What Would You Do if a Family Member Stole From Your Company?



By: Ruth King

 

What do you do if a family member steals from the company?

Most business owners don’t think twice about letting a spouse, another family member, or even a trusted employee have check signing authority on the business bank accounts.

A sad, but true story:

Three siblings own and operate a company.  Each sibling has his/her area of expertise and is good in that area.  They make joint decisions about the direction of the company.  Each trusts the other two siblings to do their job well.  They all have check signing authority on the company bank accounts.

One of the siblings, who was responsible for the financial side of the company, got hooked on drugs.

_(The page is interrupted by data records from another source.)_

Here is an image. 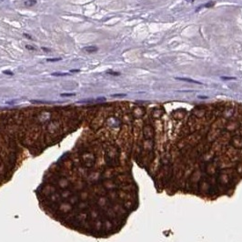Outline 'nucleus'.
Wrapping results in <instances>:
<instances>
[{
    "label": "nucleus",
    "mask_w": 242,
    "mask_h": 242,
    "mask_svg": "<svg viewBox=\"0 0 242 242\" xmlns=\"http://www.w3.org/2000/svg\"><path fill=\"white\" fill-rule=\"evenodd\" d=\"M128 126H88L53 162L35 190L40 209L63 227L96 238L115 235L137 208Z\"/></svg>",
    "instance_id": "obj_1"
},
{
    "label": "nucleus",
    "mask_w": 242,
    "mask_h": 242,
    "mask_svg": "<svg viewBox=\"0 0 242 242\" xmlns=\"http://www.w3.org/2000/svg\"><path fill=\"white\" fill-rule=\"evenodd\" d=\"M28 157L18 139L12 116L0 118V188L11 180Z\"/></svg>",
    "instance_id": "obj_2"
},
{
    "label": "nucleus",
    "mask_w": 242,
    "mask_h": 242,
    "mask_svg": "<svg viewBox=\"0 0 242 242\" xmlns=\"http://www.w3.org/2000/svg\"><path fill=\"white\" fill-rule=\"evenodd\" d=\"M83 50H85V51H87V52H88V53H93V52H96V51H97V47H95V46H89V47H86V48H84Z\"/></svg>",
    "instance_id": "obj_3"
},
{
    "label": "nucleus",
    "mask_w": 242,
    "mask_h": 242,
    "mask_svg": "<svg viewBox=\"0 0 242 242\" xmlns=\"http://www.w3.org/2000/svg\"><path fill=\"white\" fill-rule=\"evenodd\" d=\"M161 115H162L161 109H155L154 111H153V113H152V116H154L155 118H158V117H160Z\"/></svg>",
    "instance_id": "obj_4"
},
{
    "label": "nucleus",
    "mask_w": 242,
    "mask_h": 242,
    "mask_svg": "<svg viewBox=\"0 0 242 242\" xmlns=\"http://www.w3.org/2000/svg\"><path fill=\"white\" fill-rule=\"evenodd\" d=\"M176 79H179V80L187 81V82H192V83H195V84H198V85H202L201 82H198V81L193 80V79H189V78H181V77H176Z\"/></svg>",
    "instance_id": "obj_5"
},
{
    "label": "nucleus",
    "mask_w": 242,
    "mask_h": 242,
    "mask_svg": "<svg viewBox=\"0 0 242 242\" xmlns=\"http://www.w3.org/2000/svg\"><path fill=\"white\" fill-rule=\"evenodd\" d=\"M36 4V0H27V1L25 2V6H26V7H33V6H35Z\"/></svg>",
    "instance_id": "obj_6"
},
{
    "label": "nucleus",
    "mask_w": 242,
    "mask_h": 242,
    "mask_svg": "<svg viewBox=\"0 0 242 242\" xmlns=\"http://www.w3.org/2000/svg\"><path fill=\"white\" fill-rule=\"evenodd\" d=\"M69 74L67 73H52V76H68Z\"/></svg>",
    "instance_id": "obj_7"
},
{
    "label": "nucleus",
    "mask_w": 242,
    "mask_h": 242,
    "mask_svg": "<svg viewBox=\"0 0 242 242\" xmlns=\"http://www.w3.org/2000/svg\"><path fill=\"white\" fill-rule=\"evenodd\" d=\"M62 97H72V96H75V94H70V93H64V94H61Z\"/></svg>",
    "instance_id": "obj_8"
},
{
    "label": "nucleus",
    "mask_w": 242,
    "mask_h": 242,
    "mask_svg": "<svg viewBox=\"0 0 242 242\" xmlns=\"http://www.w3.org/2000/svg\"><path fill=\"white\" fill-rule=\"evenodd\" d=\"M59 60H61V58H49V59H48V62H55V61H59Z\"/></svg>",
    "instance_id": "obj_9"
},
{
    "label": "nucleus",
    "mask_w": 242,
    "mask_h": 242,
    "mask_svg": "<svg viewBox=\"0 0 242 242\" xmlns=\"http://www.w3.org/2000/svg\"><path fill=\"white\" fill-rule=\"evenodd\" d=\"M221 78L224 79V80H232V79H236L235 77H228V76H222Z\"/></svg>",
    "instance_id": "obj_10"
},
{
    "label": "nucleus",
    "mask_w": 242,
    "mask_h": 242,
    "mask_svg": "<svg viewBox=\"0 0 242 242\" xmlns=\"http://www.w3.org/2000/svg\"><path fill=\"white\" fill-rule=\"evenodd\" d=\"M107 73L110 74V75H113V76H118L119 75V73H115V72H113V71H107Z\"/></svg>",
    "instance_id": "obj_11"
},
{
    "label": "nucleus",
    "mask_w": 242,
    "mask_h": 242,
    "mask_svg": "<svg viewBox=\"0 0 242 242\" xmlns=\"http://www.w3.org/2000/svg\"><path fill=\"white\" fill-rule=\"evenodd\" d=\"M26 48L30 50H35V48H34V47H31V46H26Z\"/></svg>",
    "instance_id": "obj_12"
},
{
    "label": "nucleus",
    "mask_w": 242,
    "mask_h": 242,
    "mask_svg": "<svg viewBox=\"0 0 242 242\" xmlns=\"http://www.w3.org/2000/svg\"><path fill=\"white\" fill-rule=\"evenodd\" d=\"M70 72H73V73H76V72H79L78 69H73V70H70Z\"/></svg>",
    "instance_id": "obj_13"
},
{
    "label": "nucleus",
    "mask_w": 242,
    "mask_h": 242,
    "mask_svg": "<svg viewBox=\"0 0 242 242\" xmlns=\"http://www.w3.org/2000/svg\"><path fill=\"white\" fill-rule=\"evenodd\" d=\"M4 74H7V75H13V73H11L10 71H4Z\"/></svg>",
    "instance_id": "obj_14"
},
{
    "label": "nucleus",
    "mask_w": 242,
    "mask_h": 242,
    "mask_svg": "<svg viewBox=\"0 0 242 242\" xmlns=\"http://www.w3.org/2000/svg\"><path fill=\"white\" fill-rule=\"evenodd\" d=\"M125 96L126 95H113V97H125Z\"/></svg>",
    "instance_id": "obj_15"
},
{
    "label": "nucleus",
    "mask_w": 242,
    "mask_h": 242,
    "mask_svg": "<svg viewBox=\"0 0 242 242\" xmlns=\"http://www.w3.org/2000/svg\"><path fill=\"white\" fill-rule=\"evenodd\" d=\"M187 2H189V3H191V2H194L195 0H186Z\"/></svg>",
    "instance_id": "obj_16"
}]
</instances>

The other two siblings knew this sibling had a drug problem.  But, they had been promised by this sibling that she had “kicked the habit.” Unfortunately, this wasn’t true.

This sibling slowly started taking money out of the business checking account to fund the drug habit.  It wasn’t caught by the other two siblings until they started having cash flow problems.

What would you do?

Your husband, wife, or other relative, or long time trusted employee is siphoning money to fund a drug habit.  And, what’s worse, that person may own a part of the company!

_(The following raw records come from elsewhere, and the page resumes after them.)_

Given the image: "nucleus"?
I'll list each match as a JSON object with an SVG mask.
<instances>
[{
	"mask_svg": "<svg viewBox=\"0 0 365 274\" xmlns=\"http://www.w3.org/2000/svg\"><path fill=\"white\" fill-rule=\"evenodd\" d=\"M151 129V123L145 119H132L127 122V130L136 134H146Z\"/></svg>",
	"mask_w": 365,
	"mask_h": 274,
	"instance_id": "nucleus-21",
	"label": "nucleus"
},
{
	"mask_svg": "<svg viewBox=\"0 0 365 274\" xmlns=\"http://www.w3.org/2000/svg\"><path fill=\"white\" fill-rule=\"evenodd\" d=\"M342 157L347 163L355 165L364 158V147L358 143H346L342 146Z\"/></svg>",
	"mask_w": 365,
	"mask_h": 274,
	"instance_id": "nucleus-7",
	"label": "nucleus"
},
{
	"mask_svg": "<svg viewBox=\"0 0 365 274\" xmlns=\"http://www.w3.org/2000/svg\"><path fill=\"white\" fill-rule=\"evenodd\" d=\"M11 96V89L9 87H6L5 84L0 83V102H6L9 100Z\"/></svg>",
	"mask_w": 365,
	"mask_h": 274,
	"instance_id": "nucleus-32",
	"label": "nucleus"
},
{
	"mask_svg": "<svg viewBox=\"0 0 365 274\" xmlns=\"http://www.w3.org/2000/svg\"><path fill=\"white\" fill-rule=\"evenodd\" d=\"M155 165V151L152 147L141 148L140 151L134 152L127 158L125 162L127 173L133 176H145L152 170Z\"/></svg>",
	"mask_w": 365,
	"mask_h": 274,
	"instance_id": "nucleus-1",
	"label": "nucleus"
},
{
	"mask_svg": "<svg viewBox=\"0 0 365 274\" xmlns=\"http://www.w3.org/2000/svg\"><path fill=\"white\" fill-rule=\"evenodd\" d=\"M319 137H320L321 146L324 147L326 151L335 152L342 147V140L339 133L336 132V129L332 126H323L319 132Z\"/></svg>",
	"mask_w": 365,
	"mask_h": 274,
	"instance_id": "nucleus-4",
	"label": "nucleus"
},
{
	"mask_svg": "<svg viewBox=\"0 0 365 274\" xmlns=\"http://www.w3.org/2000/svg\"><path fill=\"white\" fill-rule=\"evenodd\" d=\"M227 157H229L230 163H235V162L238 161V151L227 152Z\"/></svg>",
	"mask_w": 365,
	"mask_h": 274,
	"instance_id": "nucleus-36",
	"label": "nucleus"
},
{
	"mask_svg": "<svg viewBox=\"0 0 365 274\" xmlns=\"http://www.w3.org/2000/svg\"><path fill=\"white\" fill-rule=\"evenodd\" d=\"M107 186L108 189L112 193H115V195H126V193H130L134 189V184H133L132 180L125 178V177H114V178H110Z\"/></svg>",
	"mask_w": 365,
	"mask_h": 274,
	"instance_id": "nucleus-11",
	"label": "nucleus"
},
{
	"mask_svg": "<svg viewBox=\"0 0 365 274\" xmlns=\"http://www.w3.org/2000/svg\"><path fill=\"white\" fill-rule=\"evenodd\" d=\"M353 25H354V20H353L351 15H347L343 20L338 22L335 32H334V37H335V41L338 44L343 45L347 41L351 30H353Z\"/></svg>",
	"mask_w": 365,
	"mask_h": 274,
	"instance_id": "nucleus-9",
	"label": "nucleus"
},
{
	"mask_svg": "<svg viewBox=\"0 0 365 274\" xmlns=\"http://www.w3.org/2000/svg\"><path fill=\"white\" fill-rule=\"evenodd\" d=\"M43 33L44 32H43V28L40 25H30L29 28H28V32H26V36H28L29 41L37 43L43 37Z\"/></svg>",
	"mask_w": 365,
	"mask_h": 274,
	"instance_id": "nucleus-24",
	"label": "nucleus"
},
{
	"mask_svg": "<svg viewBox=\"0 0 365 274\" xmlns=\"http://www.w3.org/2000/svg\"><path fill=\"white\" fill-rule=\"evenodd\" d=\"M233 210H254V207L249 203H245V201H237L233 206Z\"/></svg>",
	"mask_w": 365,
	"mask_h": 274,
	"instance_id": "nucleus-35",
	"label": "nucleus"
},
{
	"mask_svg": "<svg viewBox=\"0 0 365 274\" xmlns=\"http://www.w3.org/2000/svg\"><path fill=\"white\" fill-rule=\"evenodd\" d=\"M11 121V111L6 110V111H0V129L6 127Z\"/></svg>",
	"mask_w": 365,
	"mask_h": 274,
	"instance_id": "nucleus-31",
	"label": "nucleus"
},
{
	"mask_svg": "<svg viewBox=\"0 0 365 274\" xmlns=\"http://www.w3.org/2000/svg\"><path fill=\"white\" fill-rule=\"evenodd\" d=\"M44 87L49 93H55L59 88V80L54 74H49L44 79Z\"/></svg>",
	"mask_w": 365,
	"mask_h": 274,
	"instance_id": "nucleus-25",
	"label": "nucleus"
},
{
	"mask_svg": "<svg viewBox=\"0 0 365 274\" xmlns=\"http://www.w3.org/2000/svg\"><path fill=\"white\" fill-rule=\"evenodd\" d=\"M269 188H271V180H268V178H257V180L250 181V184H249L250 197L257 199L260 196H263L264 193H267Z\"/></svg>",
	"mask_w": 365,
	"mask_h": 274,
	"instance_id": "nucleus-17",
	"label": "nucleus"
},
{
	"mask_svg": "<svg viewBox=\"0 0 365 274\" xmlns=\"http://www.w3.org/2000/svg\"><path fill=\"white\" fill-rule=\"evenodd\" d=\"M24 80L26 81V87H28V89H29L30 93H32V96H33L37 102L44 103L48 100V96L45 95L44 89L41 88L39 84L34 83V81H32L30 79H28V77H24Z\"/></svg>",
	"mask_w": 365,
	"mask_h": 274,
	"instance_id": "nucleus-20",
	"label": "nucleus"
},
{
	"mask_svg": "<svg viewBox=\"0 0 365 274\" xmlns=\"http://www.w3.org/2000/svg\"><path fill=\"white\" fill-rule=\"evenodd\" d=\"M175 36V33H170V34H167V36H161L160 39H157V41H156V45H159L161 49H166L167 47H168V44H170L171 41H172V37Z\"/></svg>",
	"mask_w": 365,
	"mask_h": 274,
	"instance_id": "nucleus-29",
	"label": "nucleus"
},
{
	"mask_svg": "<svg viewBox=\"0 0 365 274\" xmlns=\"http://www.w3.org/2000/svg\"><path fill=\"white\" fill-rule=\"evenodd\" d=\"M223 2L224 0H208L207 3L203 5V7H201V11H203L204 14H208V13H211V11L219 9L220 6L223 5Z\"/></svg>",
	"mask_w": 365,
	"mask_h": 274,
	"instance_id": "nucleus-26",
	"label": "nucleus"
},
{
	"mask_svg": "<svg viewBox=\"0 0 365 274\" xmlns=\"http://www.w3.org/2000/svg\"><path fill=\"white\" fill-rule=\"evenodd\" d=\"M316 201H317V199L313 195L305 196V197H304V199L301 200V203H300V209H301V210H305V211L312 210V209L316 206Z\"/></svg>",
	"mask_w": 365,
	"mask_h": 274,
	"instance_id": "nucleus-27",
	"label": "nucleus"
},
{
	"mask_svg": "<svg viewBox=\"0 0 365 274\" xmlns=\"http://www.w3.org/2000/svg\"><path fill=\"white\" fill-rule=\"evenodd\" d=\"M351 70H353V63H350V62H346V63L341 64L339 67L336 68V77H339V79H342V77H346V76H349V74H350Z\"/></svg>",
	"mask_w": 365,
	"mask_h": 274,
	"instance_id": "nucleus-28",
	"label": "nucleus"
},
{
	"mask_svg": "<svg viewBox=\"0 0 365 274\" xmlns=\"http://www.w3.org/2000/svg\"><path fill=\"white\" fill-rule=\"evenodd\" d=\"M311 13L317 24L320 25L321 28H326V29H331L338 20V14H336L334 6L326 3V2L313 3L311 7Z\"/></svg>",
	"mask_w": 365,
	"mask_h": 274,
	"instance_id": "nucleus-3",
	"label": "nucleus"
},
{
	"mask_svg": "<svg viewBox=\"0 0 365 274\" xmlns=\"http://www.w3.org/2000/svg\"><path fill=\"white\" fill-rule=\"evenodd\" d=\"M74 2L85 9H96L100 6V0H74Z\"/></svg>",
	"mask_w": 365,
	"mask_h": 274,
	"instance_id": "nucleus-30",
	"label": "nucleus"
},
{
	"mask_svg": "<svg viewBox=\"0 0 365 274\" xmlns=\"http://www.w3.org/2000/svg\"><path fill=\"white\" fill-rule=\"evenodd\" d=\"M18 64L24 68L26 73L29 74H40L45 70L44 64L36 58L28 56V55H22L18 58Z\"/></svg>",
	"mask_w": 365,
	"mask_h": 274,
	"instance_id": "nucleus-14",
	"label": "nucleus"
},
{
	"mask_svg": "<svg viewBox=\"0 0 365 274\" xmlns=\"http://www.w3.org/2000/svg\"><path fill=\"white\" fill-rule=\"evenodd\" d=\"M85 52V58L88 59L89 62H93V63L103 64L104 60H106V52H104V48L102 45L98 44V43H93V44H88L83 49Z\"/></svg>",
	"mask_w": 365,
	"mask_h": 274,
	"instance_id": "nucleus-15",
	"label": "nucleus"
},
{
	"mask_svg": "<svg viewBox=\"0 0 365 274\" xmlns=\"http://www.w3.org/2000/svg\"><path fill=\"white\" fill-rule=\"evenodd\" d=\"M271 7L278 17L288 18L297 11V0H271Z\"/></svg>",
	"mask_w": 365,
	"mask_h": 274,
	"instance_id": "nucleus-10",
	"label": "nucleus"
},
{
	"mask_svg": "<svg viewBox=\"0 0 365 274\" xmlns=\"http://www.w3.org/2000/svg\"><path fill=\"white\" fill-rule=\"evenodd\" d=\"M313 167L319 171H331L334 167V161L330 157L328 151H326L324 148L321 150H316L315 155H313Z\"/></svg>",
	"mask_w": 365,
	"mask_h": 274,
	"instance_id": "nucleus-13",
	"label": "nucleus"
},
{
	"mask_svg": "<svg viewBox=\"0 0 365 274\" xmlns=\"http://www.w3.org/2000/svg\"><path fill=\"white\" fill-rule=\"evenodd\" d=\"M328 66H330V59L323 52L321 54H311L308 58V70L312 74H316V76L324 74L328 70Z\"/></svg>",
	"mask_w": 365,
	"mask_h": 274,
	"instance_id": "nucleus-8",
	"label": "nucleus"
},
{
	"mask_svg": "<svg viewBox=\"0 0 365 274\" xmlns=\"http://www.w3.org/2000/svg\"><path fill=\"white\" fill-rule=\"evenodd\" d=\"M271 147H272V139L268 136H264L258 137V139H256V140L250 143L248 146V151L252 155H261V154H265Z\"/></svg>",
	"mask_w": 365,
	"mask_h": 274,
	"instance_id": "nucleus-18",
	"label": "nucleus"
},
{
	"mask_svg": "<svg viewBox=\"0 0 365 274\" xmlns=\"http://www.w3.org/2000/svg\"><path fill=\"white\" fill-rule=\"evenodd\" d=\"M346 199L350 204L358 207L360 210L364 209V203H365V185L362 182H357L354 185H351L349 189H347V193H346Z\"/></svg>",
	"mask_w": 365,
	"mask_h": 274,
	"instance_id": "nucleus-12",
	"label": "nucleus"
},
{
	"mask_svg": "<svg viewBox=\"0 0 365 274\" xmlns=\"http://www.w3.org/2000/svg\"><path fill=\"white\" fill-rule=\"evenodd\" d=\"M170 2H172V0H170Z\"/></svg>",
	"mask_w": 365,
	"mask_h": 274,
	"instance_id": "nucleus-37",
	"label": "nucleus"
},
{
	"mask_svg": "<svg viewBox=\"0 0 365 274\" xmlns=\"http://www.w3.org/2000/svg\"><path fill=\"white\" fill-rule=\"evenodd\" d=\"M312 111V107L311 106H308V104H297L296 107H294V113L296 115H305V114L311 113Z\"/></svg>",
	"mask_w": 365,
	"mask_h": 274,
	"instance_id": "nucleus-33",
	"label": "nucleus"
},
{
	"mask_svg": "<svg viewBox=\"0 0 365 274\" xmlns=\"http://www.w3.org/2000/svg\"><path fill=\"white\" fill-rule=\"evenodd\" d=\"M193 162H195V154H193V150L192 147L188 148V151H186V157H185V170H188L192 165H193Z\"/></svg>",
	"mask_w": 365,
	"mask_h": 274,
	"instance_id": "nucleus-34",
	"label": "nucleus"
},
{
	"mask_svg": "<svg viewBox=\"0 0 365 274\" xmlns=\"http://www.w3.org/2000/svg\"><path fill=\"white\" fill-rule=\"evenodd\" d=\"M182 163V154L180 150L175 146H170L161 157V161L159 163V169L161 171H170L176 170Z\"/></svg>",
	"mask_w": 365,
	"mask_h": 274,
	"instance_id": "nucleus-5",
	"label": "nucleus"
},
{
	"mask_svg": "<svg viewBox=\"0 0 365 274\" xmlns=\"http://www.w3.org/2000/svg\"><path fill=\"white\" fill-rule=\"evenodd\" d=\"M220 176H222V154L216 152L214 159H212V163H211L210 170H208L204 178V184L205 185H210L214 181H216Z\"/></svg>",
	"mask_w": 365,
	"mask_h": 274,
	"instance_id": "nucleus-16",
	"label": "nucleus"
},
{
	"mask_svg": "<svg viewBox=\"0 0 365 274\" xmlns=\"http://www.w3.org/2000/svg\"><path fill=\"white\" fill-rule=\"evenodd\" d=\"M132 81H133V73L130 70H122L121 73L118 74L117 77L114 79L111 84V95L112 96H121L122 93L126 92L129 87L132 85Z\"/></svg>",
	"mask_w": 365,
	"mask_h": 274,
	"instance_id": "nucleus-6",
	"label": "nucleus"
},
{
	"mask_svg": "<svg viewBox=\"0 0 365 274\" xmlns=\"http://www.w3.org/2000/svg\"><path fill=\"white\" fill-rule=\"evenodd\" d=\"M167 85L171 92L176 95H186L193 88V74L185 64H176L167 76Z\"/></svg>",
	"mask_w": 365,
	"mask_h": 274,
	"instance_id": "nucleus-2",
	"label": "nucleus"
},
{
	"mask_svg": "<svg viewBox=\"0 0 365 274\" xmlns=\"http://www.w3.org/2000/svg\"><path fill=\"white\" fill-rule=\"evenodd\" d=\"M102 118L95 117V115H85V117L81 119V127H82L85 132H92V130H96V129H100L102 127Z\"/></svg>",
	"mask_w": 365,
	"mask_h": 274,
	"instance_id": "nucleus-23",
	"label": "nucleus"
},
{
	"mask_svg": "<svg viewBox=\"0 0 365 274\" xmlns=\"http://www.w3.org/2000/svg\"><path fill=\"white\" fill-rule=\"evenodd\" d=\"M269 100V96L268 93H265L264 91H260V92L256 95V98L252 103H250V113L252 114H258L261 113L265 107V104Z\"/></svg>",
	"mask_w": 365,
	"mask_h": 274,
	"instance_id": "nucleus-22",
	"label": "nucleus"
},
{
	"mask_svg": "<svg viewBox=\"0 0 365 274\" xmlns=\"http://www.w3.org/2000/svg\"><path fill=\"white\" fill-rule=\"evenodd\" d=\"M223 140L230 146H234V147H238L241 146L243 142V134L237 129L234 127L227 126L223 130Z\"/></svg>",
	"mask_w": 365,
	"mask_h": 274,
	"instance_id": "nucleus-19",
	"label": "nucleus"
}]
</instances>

First, immediately take that person’s check signing privileges away. This means going to the bank and signing new signature cards.  No more money gets siphoned out of the company.

Second, remove check temptation from that person.  Put them in another location, under lock and key, unless they are being used. In this case, they had to remove her from the financial side of the business and insisted that she went to a rehabilitation facility.

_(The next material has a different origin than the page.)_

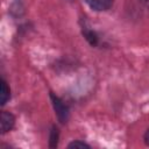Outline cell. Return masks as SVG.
I'll return each mask as SVG.
<instances>
[{"label":"cell","instance_id":"obj_7","mask_svg":"<svg viewBox=\"0 0 149 149\" xmlns=\"http://www.w3.org/2000/svg\"><path fill=\"white\" fill-rule=\"evenodd\" d=\"M68 147H69V148H90V146H88L87 143H85V142H83V141H79V140L72 141L71 143H69Z\"/></svg>","mask_w":149,"mask_h":149},{"label":"cell","instance_id":"obj_6","mask_svg":"<svg viewBox=\"0 0 149 149\" xmlns=\"http://www.w3.org/2000/svg\"><path fill=\"white\" fill-rule=\"evenodd\" d=\"M57 141H58V129L54 126L51 129V134H50V147L51 148L57 147Z\"/></svg>","mask_w":149,"mask_h":149},{"label":"cell","instance_id":"obj_1","mask_svg":"<svg viewBox=\"0 0 149 149\" xmlns=\"http://www.w3.org/2000/svg\"><path fill=\"white\" fill-rule=\"evenodd\" d=\"M50 97H51V101H52L54 108H55V111H56V114H57L59 121H61L62 123L66 122V120H68V118H69V108H68V106H66L58 97H56L55 94L51 93Z\"/></svg>","mask_w":149,"mask_h":149},{"label":"cell","instance_id":"obj_2","mask_svg":"<svg viewBox=\"0 0 149 149\" xmlns=\"http://www.w3.org/2000/svg\"><path fill=\"white\" fill-rule=\"evenodd\" d=\"M0 120H1V133L6 134L9 130H12V128L15 125V118L10 112L7 111H2L1 115H0Z\"/></svg>","mask_w":149,"mask_h":149},{"label":"cell","instance_id":"obj_8","mask_svg":"<svg viewBox=\"0 0 149 149\" xmlns=\"http://www.w3.org/2000/svg\"><path fill=\"white\" fill-rule=\"evenodd\" d=\"M143 140H144V143H146L147 146H149V128H148V129H147V132L144 133Z\"/></svg>","mask_w":149,"mask_h":149},{"label":"cell","instance_id":"obj_9","mask_svg":"<svg viewBox=\"0 0 149 149\" xmlns=\"http://www.w3.org/2000/svg\"><path fill=\"white\" fill-rule=\"evenodd\" d=\"M144 7H147V8H149V0H139Z\"/></svg>","mask_w":149,"mask_h":149},{"label":"cell","instance_id":"obj_3","mask_svg":"<svg viewBox=\"0 0 149 149\" xmlns=\"http://www.w3.org/2000/svg\"><path fill=\"white\" fill-rule=\"evenodd\" d=\"M87 6L97 12H104L112 7L114 0H84Z\"/></svg>","mask_w":149,"mask_h":149},{"label":"cell","instance_id":"obj_4","mask_svg":"<svg viewBox=\"0 0 149 149\" xmlns=\"http://www.w3.org/2000/svg\"><path fill=\"white\" fill-rule=\"evenodd\" d=\"M10 98V90L7 85V83L1 79V87H0V104L3 106Z\"/></svg>","mask_w":149,"mask_h":149},{"label":"cell","instance_id":"obj_5","mask_svg":"<svg viewBox=\"0 0 149 149\" xmlns=\"http://www.w3.org/2000/svg\"><path fill=\"white\" fill-rule=\"evenodd\" d=\"M83 35H84V37L87 40V42L91 45H97L98 44V36H97V34L93 30L87 29V28H84L83 29Z\"/></svg>","mask_w":149,"mask_h":149}]
</instances>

Third, tell that person that he/she no longer has check signing authority and the signature cards have been changed.

Fourth, the other siblings must be more involved in the financial side of the business.  They also have to keep an eye on cash.  This would have been caught more quickly before the cash flow problems began. In this case they had to hire a bookkeeper.

Company ownership is a sticky situation.  Hopefully you have a contingency plan in place for what happens when an owner gets divorced (can be very nasty), dies, is disabled, has an illness, or is doing illegal activities, and more.

Assuming that you have an agreement in place, enforce the agreement.  I promise you it’s not fun, especially with a family member that you love.  However, it must be done for the long term survival of the company.

And, always keep an eye on cash – even if a trusted sibling has the day to day financial responsibility.